>> start
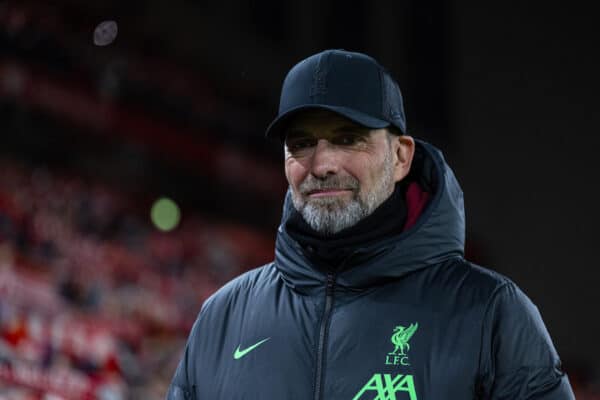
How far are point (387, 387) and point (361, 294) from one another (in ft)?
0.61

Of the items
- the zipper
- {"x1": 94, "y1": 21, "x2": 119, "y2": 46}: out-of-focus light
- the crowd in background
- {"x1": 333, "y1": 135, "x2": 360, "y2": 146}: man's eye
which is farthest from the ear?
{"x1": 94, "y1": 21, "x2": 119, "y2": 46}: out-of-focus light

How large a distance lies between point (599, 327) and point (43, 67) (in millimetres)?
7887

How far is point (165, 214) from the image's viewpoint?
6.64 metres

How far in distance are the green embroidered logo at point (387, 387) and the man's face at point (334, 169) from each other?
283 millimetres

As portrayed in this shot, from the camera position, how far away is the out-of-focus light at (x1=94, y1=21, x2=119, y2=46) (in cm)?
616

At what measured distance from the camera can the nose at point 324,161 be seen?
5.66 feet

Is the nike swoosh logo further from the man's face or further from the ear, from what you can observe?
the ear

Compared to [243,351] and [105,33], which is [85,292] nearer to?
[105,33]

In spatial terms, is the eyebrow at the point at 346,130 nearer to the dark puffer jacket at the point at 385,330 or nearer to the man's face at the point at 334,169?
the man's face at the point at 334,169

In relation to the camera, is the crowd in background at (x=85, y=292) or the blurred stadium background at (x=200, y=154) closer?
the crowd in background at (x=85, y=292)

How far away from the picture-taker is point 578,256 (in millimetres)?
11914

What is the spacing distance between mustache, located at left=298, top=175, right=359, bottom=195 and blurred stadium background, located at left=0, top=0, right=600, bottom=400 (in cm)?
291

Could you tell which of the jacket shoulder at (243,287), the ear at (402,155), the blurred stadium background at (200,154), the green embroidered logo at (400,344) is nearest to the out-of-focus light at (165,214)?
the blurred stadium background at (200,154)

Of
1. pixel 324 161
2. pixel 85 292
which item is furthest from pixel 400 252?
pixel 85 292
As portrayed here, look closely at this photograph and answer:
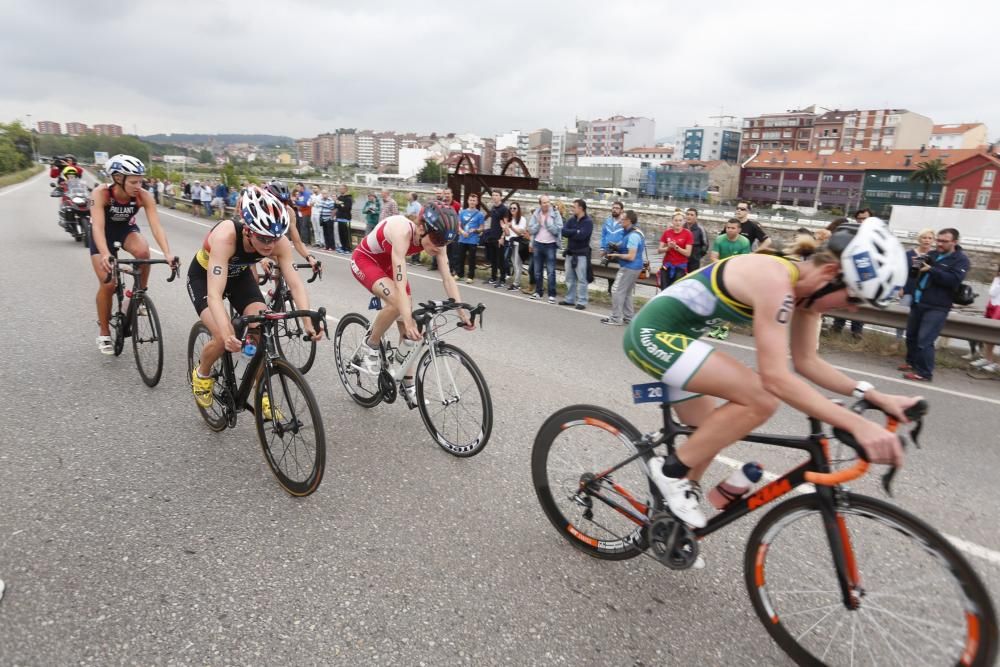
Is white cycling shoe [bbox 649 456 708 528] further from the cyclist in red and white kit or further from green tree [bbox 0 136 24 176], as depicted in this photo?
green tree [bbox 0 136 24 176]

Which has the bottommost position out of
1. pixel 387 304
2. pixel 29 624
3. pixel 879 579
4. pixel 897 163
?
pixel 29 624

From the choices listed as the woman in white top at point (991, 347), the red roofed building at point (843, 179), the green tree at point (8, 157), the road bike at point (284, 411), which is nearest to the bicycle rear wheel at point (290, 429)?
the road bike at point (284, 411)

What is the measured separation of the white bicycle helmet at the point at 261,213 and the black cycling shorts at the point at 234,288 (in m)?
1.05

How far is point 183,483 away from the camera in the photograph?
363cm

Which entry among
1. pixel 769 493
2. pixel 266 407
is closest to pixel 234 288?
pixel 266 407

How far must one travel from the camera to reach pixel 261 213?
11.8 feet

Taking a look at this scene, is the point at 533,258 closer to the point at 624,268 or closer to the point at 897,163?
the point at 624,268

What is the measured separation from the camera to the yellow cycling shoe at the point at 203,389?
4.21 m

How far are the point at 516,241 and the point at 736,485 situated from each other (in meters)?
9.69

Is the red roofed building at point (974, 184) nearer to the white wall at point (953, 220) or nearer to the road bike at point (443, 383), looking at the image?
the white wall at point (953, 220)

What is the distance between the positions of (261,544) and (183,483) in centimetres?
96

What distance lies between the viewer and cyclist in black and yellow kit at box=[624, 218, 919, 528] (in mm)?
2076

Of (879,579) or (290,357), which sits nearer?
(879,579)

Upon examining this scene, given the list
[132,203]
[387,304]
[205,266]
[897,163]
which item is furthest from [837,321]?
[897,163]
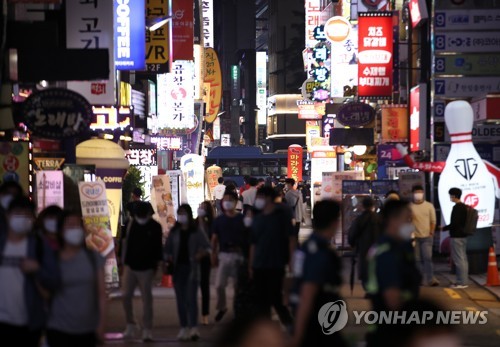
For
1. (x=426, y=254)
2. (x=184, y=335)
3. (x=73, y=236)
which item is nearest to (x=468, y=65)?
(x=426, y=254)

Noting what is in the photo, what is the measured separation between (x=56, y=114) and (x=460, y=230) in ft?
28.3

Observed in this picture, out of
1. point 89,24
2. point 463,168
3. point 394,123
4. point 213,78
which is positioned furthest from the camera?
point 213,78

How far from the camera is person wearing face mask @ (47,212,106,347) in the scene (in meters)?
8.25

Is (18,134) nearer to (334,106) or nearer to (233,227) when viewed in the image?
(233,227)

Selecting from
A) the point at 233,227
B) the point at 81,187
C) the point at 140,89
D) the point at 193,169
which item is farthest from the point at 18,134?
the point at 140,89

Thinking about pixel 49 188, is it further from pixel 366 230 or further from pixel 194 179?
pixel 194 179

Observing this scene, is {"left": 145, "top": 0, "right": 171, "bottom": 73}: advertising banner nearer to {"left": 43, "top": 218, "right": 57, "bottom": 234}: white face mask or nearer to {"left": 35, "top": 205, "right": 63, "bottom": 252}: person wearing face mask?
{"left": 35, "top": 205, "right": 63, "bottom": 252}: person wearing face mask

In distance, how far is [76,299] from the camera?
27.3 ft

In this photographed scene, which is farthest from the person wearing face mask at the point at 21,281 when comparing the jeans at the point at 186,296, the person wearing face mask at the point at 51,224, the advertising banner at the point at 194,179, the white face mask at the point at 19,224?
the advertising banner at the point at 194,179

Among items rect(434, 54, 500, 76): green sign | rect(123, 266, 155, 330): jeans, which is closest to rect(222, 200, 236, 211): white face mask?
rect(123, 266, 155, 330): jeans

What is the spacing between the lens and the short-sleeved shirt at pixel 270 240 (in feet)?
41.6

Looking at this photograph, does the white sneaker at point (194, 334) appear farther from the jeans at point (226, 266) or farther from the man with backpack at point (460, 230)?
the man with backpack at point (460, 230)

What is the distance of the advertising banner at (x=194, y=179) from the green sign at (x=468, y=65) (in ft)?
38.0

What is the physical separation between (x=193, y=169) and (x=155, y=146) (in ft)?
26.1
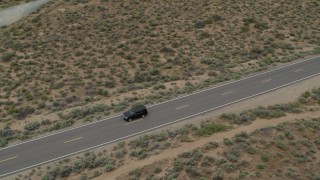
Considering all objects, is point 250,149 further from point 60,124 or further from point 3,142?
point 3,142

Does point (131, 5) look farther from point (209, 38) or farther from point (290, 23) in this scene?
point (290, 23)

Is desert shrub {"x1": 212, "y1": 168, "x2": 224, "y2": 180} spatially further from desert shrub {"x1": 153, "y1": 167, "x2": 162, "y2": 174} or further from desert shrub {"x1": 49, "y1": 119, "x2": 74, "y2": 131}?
>> end
>> start
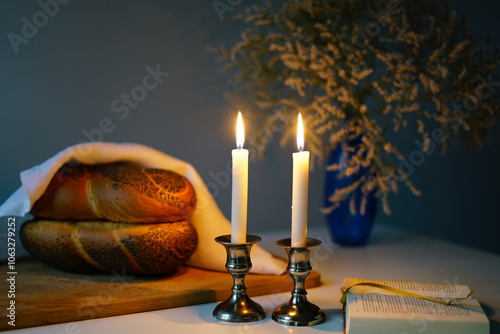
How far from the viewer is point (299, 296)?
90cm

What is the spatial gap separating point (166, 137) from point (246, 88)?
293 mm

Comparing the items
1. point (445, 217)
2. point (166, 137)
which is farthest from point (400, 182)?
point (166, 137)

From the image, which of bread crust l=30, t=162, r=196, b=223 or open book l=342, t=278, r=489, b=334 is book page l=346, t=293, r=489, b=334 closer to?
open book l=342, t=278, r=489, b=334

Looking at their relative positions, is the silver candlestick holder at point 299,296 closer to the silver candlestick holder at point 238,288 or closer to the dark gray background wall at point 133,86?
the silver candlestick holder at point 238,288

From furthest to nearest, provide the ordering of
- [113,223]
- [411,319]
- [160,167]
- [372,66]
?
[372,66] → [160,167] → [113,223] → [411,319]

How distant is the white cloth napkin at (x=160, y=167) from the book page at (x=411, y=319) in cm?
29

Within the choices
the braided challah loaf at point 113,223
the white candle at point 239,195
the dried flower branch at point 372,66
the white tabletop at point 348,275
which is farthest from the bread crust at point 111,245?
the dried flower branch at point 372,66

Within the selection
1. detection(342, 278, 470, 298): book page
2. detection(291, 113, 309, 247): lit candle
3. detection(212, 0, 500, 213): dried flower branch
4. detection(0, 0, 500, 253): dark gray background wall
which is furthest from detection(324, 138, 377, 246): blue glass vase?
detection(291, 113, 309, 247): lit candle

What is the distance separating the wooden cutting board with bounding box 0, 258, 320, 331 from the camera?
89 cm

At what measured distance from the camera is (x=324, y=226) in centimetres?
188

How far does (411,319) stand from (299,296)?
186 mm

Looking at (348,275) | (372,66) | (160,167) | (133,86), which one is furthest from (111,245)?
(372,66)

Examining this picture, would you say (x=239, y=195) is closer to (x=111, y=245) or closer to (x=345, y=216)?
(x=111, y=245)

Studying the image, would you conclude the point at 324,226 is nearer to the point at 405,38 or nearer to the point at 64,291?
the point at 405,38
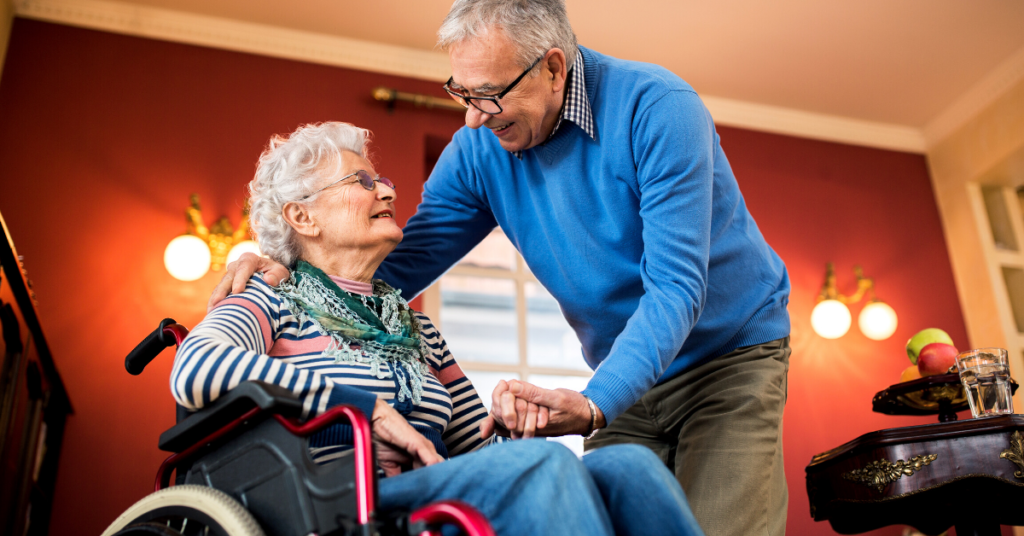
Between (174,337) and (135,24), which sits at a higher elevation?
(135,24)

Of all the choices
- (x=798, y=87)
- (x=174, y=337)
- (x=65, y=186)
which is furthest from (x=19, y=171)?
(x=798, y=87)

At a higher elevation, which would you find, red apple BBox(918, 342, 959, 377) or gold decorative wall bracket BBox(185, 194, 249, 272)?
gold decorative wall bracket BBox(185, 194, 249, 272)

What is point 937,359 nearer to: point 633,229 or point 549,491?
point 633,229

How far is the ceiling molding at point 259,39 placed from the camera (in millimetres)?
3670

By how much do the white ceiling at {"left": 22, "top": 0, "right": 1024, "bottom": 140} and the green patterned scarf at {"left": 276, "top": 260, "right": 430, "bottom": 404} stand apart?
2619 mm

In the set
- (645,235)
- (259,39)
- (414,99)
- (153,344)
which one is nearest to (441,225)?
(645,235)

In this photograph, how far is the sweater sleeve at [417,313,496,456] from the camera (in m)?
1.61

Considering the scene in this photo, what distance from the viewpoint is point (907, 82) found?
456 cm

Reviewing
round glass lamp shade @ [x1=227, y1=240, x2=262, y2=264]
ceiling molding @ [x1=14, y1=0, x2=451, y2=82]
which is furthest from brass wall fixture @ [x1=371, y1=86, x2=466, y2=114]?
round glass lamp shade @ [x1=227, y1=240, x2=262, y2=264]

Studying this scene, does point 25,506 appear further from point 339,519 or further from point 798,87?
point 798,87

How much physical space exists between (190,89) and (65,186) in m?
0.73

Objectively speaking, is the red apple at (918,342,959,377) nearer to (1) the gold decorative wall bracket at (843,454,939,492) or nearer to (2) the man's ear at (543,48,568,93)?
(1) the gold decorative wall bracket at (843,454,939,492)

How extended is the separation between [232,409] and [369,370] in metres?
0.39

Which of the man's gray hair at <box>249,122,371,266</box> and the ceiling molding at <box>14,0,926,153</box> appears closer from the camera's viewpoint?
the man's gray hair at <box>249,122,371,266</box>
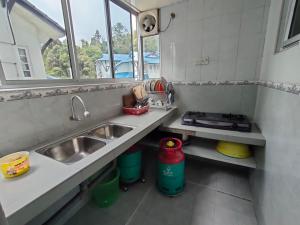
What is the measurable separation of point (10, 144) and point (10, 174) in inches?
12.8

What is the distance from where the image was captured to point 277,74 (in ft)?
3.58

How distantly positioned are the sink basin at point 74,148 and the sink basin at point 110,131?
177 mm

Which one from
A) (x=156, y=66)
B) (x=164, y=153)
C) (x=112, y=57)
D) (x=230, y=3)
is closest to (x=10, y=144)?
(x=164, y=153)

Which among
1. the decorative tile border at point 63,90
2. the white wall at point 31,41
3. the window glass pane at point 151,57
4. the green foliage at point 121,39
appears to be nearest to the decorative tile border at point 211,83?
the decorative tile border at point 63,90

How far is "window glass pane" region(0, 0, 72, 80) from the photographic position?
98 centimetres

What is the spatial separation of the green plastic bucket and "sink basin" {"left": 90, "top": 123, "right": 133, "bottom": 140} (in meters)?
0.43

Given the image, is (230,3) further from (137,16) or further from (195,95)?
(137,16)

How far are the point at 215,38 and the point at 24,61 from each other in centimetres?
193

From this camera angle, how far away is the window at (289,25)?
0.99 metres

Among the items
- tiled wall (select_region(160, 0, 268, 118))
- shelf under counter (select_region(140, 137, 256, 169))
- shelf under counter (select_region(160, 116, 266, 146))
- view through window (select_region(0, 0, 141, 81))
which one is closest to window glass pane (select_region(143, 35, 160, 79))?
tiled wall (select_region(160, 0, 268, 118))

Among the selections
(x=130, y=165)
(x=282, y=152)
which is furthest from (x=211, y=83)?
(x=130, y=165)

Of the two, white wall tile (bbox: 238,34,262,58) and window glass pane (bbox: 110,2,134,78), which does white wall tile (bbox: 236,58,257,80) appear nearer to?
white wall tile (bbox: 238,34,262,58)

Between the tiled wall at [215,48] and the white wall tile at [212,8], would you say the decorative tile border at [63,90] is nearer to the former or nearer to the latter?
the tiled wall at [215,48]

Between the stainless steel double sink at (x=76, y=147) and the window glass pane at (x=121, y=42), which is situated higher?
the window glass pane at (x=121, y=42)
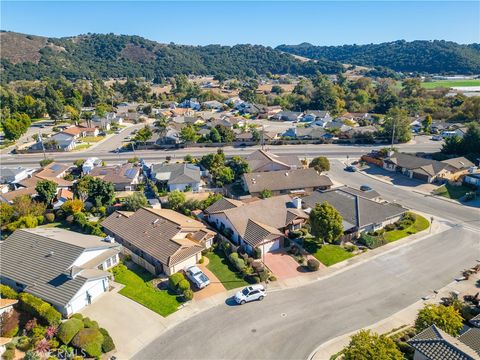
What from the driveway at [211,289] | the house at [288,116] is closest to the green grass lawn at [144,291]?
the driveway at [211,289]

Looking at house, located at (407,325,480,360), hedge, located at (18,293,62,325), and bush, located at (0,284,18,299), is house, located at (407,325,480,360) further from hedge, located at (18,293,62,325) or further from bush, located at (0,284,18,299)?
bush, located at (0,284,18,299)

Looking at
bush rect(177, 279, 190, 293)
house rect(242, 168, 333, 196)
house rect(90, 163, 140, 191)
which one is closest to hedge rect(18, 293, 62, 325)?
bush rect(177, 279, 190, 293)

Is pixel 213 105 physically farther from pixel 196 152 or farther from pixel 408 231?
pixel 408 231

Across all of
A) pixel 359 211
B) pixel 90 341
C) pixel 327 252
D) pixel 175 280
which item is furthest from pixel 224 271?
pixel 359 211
>> end
>> start
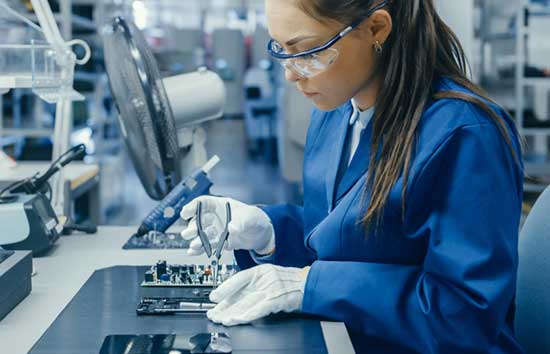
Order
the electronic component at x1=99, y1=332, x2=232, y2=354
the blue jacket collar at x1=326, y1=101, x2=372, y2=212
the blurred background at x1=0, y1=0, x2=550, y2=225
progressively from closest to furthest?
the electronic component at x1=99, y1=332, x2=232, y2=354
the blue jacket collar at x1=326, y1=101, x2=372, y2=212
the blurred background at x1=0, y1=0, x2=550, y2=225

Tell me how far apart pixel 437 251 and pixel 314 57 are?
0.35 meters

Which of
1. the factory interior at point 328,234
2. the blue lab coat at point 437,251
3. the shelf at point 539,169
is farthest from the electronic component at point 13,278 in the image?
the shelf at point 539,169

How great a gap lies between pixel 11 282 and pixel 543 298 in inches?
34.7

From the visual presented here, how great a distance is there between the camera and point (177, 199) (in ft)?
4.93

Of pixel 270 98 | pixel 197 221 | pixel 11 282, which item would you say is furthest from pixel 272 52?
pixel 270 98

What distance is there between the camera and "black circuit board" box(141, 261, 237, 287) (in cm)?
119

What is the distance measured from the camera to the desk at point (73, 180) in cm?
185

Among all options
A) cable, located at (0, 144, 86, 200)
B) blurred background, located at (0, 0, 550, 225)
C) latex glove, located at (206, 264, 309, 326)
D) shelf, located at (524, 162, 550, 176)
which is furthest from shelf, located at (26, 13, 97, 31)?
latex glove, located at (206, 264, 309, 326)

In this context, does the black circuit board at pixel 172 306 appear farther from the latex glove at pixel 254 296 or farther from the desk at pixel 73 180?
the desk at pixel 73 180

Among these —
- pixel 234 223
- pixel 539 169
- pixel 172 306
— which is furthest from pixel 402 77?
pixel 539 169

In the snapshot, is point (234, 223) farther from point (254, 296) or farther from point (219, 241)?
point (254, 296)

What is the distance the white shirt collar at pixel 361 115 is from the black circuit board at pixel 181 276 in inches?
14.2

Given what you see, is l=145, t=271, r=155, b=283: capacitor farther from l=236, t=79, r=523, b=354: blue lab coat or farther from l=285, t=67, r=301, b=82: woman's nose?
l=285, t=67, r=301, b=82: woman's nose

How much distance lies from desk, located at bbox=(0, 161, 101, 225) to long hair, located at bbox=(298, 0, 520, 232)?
>> end
Count the lines in the entries above that contain the word "bush", treating uppercase and lowercase as distinct, and give only the number.

4